**Requirements**.
Put the rows below into a JSON list of strings, one string per line, leaving out blank lines.
## Start Input records
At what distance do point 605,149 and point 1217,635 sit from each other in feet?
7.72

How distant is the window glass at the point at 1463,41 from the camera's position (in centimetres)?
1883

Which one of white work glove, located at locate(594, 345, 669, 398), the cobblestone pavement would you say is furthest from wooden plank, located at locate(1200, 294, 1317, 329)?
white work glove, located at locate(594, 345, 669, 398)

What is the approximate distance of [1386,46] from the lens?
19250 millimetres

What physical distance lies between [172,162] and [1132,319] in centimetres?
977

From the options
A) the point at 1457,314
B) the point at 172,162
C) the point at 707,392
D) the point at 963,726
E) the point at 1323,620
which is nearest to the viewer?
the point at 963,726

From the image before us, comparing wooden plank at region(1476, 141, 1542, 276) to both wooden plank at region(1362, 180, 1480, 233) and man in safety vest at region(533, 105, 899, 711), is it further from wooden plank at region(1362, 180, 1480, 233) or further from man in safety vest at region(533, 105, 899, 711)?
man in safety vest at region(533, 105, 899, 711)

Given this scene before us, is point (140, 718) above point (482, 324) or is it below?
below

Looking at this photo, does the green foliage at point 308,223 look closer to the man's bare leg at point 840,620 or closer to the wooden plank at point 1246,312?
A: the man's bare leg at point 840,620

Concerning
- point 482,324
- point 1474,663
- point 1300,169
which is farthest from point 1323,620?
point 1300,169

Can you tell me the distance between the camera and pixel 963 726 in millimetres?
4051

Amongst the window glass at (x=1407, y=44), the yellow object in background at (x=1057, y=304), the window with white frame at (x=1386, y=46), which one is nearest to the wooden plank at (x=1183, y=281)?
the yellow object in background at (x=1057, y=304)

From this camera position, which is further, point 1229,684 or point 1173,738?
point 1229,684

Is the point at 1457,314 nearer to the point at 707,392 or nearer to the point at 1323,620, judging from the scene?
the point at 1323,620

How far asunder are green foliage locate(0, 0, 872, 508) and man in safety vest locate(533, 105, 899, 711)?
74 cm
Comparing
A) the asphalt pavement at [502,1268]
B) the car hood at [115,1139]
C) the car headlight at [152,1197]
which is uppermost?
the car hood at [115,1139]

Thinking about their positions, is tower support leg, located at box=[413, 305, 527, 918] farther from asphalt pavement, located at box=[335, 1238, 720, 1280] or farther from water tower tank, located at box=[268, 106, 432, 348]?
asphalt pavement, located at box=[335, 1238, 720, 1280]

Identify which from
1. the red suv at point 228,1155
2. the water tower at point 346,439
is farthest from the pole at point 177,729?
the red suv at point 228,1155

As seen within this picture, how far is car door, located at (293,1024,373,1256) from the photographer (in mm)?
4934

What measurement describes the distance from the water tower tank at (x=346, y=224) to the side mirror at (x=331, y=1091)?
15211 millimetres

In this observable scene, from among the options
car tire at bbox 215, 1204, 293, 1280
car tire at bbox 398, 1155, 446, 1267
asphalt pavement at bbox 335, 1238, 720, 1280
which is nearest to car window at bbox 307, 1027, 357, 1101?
## End Input records
**Answer**.
[
  "At what distance do point 605,149 and point 1217,635 sit from each other in feet?",
  "7.72",
  "How distant is the window glass at the point at 1463,41 from the camera's position (in centimetres)?",
  "1883",
  "Which one of white work glove, located at locate(594, 345, 669, 398), the cobblestone pavement would you say is furthest from wooden plank, located at locate(1200, 294, 1317, 329)?",
  "white work glove, located at locate(594, 345, 669, 398)",
  "What is the approximate distance of [1386,46] from the lens?",
  "19250 millimetres",
  "What physical distance lies between [172,162] and [1132,319] in centimetres?",
  "977",
  "From the options",
  "A) the point at 1457,314",
  "B) the point at 172,162",
  "C) the point at 707,392",
  "D) the point at 963,726",
  "E) the point at 1323,620",
  "which is nearest to the viewer?",
  "the point at 963,726",
  "From the image before us, comparing wooden plank at region(1476, 141, 1542, 276) to both wooden plank at region(1362, 180, 1480, 233) and man in safety vest at region(533, 105, 899, 711), is it further from wooden plank at region(1362, 180, 1480, 233) or further from man in safety vest at region(533, 105, 899, 711)?",
  "man in safety vest at region(533, 105, 899, 711)",
  "Given this scene before us, is point (140, 718) above point (482, 324) or is it below?",
  "below",
  "Looking at this photo, does the green foliage at point 308,223 look closer to the man's bare leg at point 840,620 or closer to the wooden plank at point 1246,312?",
  "A: the man's bare leg at point 840,620",
  "Concerning",
  "- point 482,324",
  "- point 1474,663",
  "- point 1300,169",
  "which is farthest from point 1323,620?",
  "point 1300,169",
  "Can you tell me the distance between the camera and pixel 963 726 in millimetres?",
  "4051",
  "Amongst the window glass at (x=1407, y=44), the yellow object in background at (x=1057, y=304), the window with white frame at (x=1386, y=46), which one is nearest to the wooden plank at (x=1183, y=281)?",
  "the yellow object in background at (x=1057, y=304)",
  "From this camera position, which is further, point 1229,684 or point 1173,738?",
  "point 1229,684",
  "Is the point at 1457,314 nearer to the point at 707,392 or nearer to the point at 1323,620, judging from the scene?",
  "the point at 1323,620",
  "How far asunder are green foliage locate(0, 0, 872, 508) and man in safety vest locate(533, 105, 899, 711)?",
  "74 cm",
  "Comparing",
  "A) the asphalt pavement at [502,1268]",
  "B) the car hood at [115,1139]",
  "C) the car headlight at [152,1197]",
  "which is uppermost?",
  "the car hood at [115,1139]",
  "Thinking about their positions, is tower support leg, located at box=[413, 305, 527, 918] farther from asphalt pavement, located at box=[335, 1238, 720, 1280] or farther from water tower tank, located at box=[268, 106, 432, 348]?",
  "asphalt pavement, located at box=[335, 1238, 720, 1280]",
  "Identify which from",
  "1. the red suv at point 228,1155",
  "2. the water tower at point 346,439",
  "is farthest from the pole at point 177,729?",
  "the red suv at point 228,1155",
  "As seen within this picture, how far is car door, located at (293,1024,373,1256) from the photographer (in mm)?",
  "4934",
  "What measurement describes the distance from the water tower tank at (x=346, y=224) to the side mirror at (x=331, y=1091)?",
  "15211 millimetres",
  "In this observable scene, from among the options",
  "car tire at bbox 215, 1204, 293, 1280",
  "car tire at bbox 398, 1155, 446, 1267",
  "asphalt pavement at bbox 335, 1238, 720, 1280",
  "which is nearest to car window at bbox 307, 1027, 357, 1101?"
]